Trespassing is the ‘most common’ crime against farmers

Trespassing is the “most common” crime against farmers, according to a report by the Central Statistics Office (CSO).

As part of the Crime and Victimisation 2019 report, farming households were surveyed and the results show that trespassing was the most frequently reported crime, with 18% of farming respondents to the survey saying they experienced trespassing on their land.

Respondents in farming households were asked a series of additional questions as part of the survey relating to their experience of crimes specific to farms.
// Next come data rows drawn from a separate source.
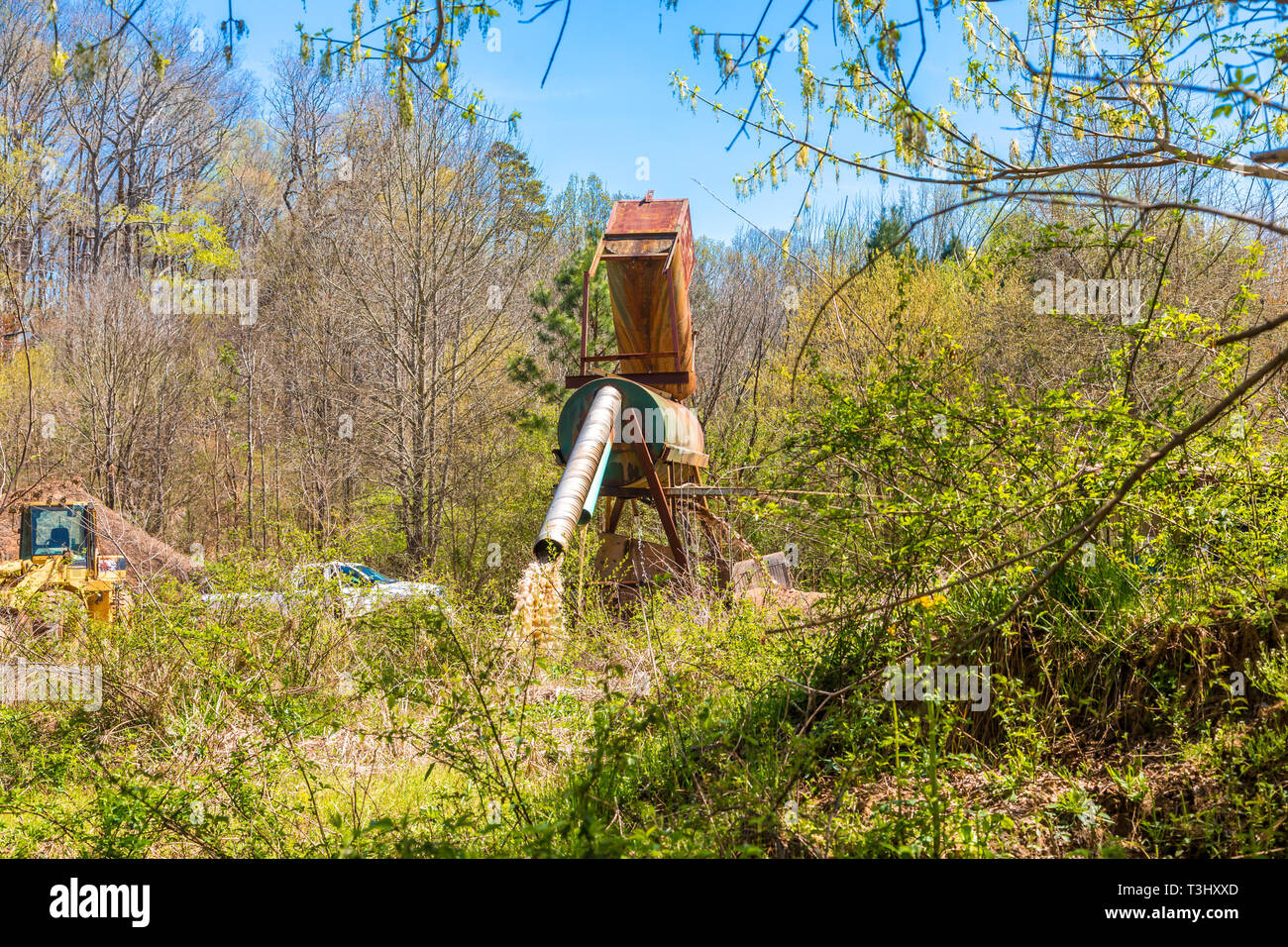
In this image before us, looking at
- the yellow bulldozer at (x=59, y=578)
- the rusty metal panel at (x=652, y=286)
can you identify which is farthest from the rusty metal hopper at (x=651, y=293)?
the yellow bulldozer at (x=59, y=578)

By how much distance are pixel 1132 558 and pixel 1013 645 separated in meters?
0.80

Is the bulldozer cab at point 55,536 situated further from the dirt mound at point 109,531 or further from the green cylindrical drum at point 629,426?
the green cylindrical drum at point 629,426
Over a fifth (21%) of farming households surveyed said that a crime or crimes had been committed against the farm in the 12 months prior to interview. 

In the report, it is also outlined that 2% of respondents said they experienced theft of farm machinery, 1% reported theft of / interfering with livestock and 0.5% reported theft of a farm vehicle.
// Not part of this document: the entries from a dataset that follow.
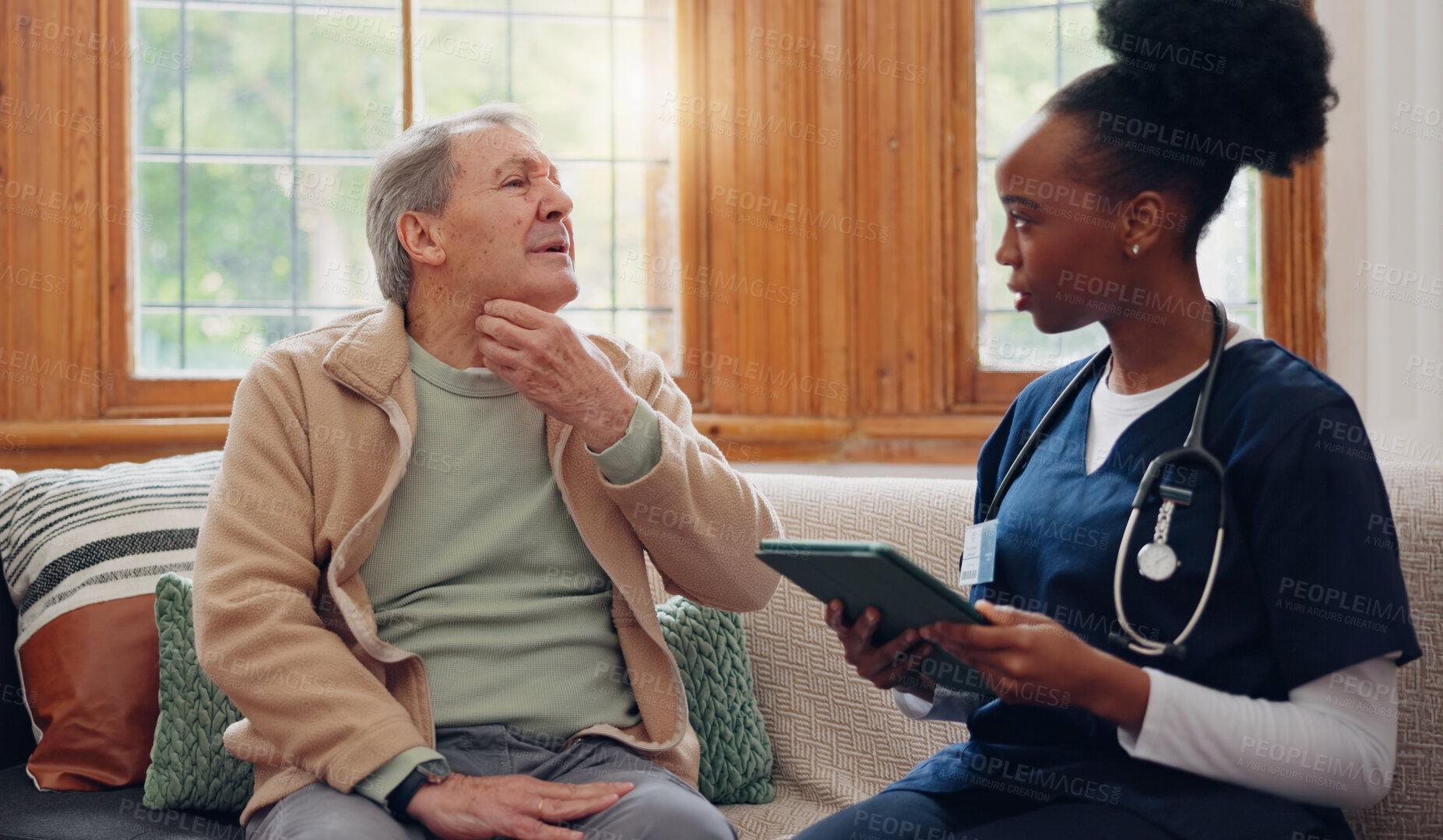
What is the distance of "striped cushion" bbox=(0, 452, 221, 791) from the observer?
177 centimetres

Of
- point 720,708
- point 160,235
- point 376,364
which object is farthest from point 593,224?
point 720,708

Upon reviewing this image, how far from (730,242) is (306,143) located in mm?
1146

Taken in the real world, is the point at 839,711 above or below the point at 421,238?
below

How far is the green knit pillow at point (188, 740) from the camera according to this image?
66.9 inches

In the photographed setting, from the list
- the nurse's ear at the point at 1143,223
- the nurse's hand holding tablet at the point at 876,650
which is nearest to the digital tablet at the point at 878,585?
the nurse's hand holding tablet at the point at 876,650

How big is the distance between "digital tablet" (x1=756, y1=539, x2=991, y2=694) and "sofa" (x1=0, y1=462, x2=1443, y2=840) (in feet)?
1.94

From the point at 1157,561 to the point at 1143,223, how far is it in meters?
0.39

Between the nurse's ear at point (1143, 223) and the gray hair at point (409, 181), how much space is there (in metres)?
0.96

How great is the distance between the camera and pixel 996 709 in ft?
4.47

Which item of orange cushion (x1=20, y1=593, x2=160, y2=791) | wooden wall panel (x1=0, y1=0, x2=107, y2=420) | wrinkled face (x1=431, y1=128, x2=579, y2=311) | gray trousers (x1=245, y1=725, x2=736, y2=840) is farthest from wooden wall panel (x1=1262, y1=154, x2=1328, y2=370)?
wooden wall panel (x1=0, y1=0, x2=107, y2=420)

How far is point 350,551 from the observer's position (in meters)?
1.51

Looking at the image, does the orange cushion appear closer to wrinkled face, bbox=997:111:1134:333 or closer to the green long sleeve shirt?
the green long sleeve shirt

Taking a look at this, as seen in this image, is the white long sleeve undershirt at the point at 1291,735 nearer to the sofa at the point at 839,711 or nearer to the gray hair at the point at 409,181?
the sofa at the point at 839,711

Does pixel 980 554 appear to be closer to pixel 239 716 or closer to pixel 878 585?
pixel 878 585
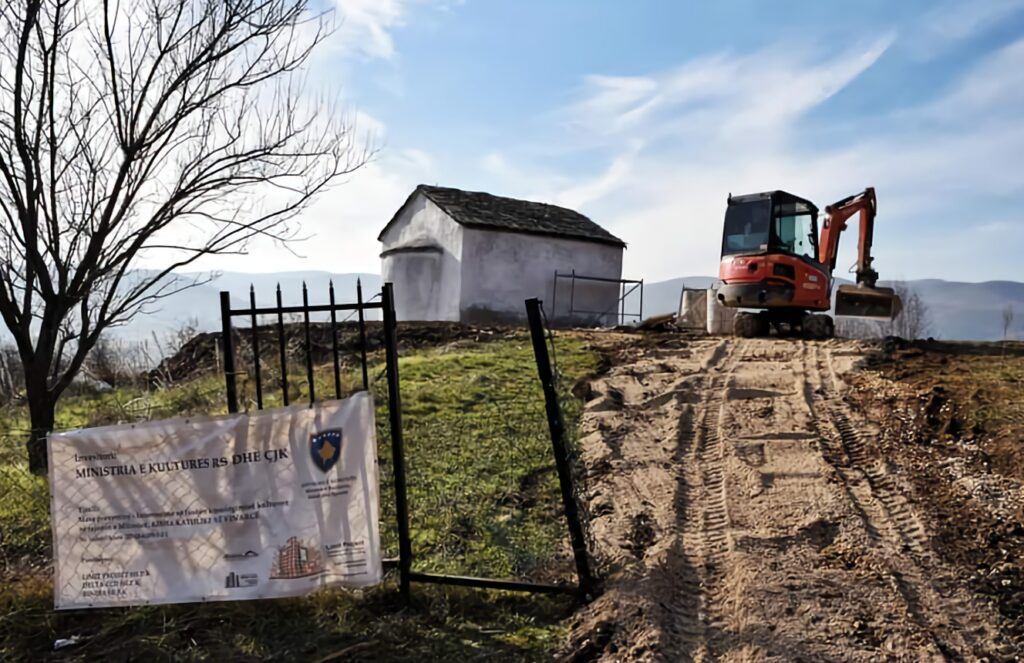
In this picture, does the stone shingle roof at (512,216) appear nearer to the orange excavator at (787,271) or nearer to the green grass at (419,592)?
the orange excavator at (787,271)

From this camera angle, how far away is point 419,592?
483cm

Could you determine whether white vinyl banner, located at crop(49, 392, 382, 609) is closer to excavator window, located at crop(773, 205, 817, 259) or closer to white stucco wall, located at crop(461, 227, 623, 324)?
excavator window, located at crop(773, 205, 817, 259)

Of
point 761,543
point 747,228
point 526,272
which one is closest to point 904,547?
point 761,543

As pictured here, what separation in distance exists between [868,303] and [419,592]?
1541 centimetres

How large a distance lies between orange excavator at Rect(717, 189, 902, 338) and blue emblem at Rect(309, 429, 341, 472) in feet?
44.6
Border and western regions see lowest levels of household crime

In regards to household crime not specific to farming, the border and western regions saw the lowest levels of household crime with 2% of households being victimised, according to the report.

Households in the Dublin region were the most likely to be victims of household crime, with 6% of respondents saying they had suffered a burglary or theft.

Nearly 2% of respondents in the west of Ireland reported that they were victims of rural crime and nearly 3% of respondents in the south-west reported that they were victims.

Many crimes remain unreported

Of all the respondents to the survey, 59% of households that were victims of crime said they reported some or all incidents to An Garda Síochána.

For the 41% that did not report, nearly half of those did not do so as they did not deem the crime to be serious enough.

27% did not report the crime because they believe the Gardaí “could do nothing” while 20% believed the Gardaí “would not do anything”.